The unit is named a “GPS Referenced Clock“. The outputs can be set in the range 450 Hz to 800 MHz. The frequency of the secondary output is dependent on the primary output frequency.
There is another version available with a single output.
The units do not tell the time, so it is not a clock in this sense; it produces accurate, square-wave “clock” output.
The unit arrived well-packaged along with its GPS antenna and USB lead. I like the plastic case for keeping the bits together. The unit is a neat, small package.
I installed the control software on my Win10 PC and connected the Leo Bodnar GPSDO to the PC via its USB lead. I attached the GPS antenna and placed the patch block on the outside of the Velux skylight. My unit is the version with two outputs. Firmware version: 1.17.

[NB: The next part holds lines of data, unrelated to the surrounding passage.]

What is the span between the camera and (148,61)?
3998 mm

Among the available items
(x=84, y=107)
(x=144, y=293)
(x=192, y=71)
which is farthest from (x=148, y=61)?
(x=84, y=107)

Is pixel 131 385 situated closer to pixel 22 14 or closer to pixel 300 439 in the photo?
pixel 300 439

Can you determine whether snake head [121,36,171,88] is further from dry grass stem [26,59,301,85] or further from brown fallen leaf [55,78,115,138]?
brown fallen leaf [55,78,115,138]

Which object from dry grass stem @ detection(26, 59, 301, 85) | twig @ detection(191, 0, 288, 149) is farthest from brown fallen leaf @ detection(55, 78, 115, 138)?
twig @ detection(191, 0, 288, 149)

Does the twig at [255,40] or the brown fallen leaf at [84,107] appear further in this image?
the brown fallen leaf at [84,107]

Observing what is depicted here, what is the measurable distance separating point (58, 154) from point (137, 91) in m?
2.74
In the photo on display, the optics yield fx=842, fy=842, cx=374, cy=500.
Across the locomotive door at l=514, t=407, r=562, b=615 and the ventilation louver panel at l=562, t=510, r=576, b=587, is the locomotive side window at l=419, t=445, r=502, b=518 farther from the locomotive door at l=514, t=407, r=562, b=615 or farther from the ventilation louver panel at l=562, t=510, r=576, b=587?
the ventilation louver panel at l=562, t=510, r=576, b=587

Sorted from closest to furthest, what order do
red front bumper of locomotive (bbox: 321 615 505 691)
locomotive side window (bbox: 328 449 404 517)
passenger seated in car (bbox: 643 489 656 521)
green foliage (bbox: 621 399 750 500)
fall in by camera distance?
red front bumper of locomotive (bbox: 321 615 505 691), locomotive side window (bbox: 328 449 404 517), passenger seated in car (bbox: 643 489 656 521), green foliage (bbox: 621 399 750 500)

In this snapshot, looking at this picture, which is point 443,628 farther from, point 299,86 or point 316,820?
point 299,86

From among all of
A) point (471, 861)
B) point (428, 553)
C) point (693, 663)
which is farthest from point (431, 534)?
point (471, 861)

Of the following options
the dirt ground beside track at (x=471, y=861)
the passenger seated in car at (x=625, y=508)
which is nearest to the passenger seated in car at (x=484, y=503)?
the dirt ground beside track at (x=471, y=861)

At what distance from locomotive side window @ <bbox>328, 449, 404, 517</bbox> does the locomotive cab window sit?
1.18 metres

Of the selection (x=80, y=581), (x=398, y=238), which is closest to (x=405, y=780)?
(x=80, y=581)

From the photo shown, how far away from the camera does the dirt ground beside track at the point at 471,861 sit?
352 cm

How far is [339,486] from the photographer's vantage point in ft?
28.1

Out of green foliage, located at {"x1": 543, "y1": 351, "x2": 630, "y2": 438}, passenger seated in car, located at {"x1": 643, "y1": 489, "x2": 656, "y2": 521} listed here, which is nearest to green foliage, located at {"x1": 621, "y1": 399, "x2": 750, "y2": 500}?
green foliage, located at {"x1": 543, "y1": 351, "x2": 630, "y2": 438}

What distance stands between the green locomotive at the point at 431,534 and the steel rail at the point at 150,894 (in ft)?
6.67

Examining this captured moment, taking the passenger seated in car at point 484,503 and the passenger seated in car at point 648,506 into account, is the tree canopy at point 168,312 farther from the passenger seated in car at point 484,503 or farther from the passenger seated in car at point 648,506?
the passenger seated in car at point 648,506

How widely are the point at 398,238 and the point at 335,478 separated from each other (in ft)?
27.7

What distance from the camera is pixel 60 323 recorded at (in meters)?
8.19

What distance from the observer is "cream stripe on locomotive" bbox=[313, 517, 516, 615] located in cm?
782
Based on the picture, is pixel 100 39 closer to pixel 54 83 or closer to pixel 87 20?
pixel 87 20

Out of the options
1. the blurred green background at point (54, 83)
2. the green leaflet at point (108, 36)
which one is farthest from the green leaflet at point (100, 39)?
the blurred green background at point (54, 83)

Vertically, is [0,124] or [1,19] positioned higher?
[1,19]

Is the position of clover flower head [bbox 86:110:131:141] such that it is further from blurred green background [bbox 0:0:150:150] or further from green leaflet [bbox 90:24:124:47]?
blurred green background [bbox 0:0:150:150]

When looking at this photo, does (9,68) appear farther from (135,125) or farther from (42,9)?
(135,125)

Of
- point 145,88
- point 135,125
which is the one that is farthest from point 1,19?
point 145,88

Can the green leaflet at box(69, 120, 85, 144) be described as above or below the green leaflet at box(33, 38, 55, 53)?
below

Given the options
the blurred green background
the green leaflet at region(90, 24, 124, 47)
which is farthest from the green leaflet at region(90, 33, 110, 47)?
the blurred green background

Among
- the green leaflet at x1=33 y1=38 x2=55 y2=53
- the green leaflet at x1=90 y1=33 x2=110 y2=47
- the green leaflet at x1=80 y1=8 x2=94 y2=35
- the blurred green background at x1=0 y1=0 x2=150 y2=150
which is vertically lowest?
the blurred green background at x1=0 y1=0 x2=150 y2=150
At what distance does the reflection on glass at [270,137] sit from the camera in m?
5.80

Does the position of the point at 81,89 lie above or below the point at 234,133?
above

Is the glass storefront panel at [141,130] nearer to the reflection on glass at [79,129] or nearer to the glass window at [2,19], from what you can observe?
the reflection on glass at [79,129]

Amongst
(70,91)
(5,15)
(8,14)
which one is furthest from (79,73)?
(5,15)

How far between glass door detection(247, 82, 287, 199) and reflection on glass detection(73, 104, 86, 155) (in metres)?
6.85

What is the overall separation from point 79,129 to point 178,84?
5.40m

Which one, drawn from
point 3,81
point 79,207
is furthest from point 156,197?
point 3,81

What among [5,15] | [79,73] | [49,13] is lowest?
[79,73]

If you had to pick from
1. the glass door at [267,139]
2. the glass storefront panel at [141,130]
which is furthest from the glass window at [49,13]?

The unit took its power via the USB cable.
The “No GPS Signal” message went away. Actually, I later found that I could place the GPS antenna inside on a shelf and still get satellite lock, so the unit is quite sensitive. I have a fair bit of screening by way of foil-covered insulation reducing signals from outside.
On the software I enabled one output only.
Setting a frequency
I set the “Master” (primary) frequency to 106,500,000 Hz, 106.5 MHz and clicked Find. The software displayed:
BW: 6 (internal PLL bandwidth; 15 is optimum)
F3 Hz: 403 409
Fosc: 5112 (internal PLL parameter)
So the software found a way of setting the unit to the frequency I had chosen: 106.5 MHz.
32 mA drive strength should give 1.6 V peak-to-peak to 50 ohm.
As possible seconday frequencies, the software offered me: 106.5, 319.5 or 159.5 MHz.
Harmonics used as a frequency marker
I put a random rubber duck antenna on the output (possibly 70cm band).
144.08 MHz x 3 = 432.249 MHz
144.027 x 9 = 1296.243 MHz
257.8 x 9 = 2320.200 MHz
255.57 x 9 = 2300.130 MHz
266.69 x 9 = 2400.210 MHz
691.214 x 15 = 10.368.210 MHz
With the 19,368.210 MHz frequency, I received this on my DB6NT transverter from a dish pointing at the rubber duck. The DB6NT+K3 configuration is frequency locked to a Jupiter based GPSDO. Using the K3’s spot function gave me a dial reading of 10,368.210,003 MHz, so within a few Hz.
On the K3, the transverter off-set frequency can only be adjusted to the nearest 10 Hz, so I cannot tune it any more accurately. The LB GPSDO accuracy is probably within 1 Hz at 10 GHz; I just can’t set the K3’s internal transverter band off-set that accurately.
So I am really pleased that I can use harmonics from the LB GPSDO as frequency markers in the higher bands. I wonder whether I might be able to receive a marker in the 24 GHz band?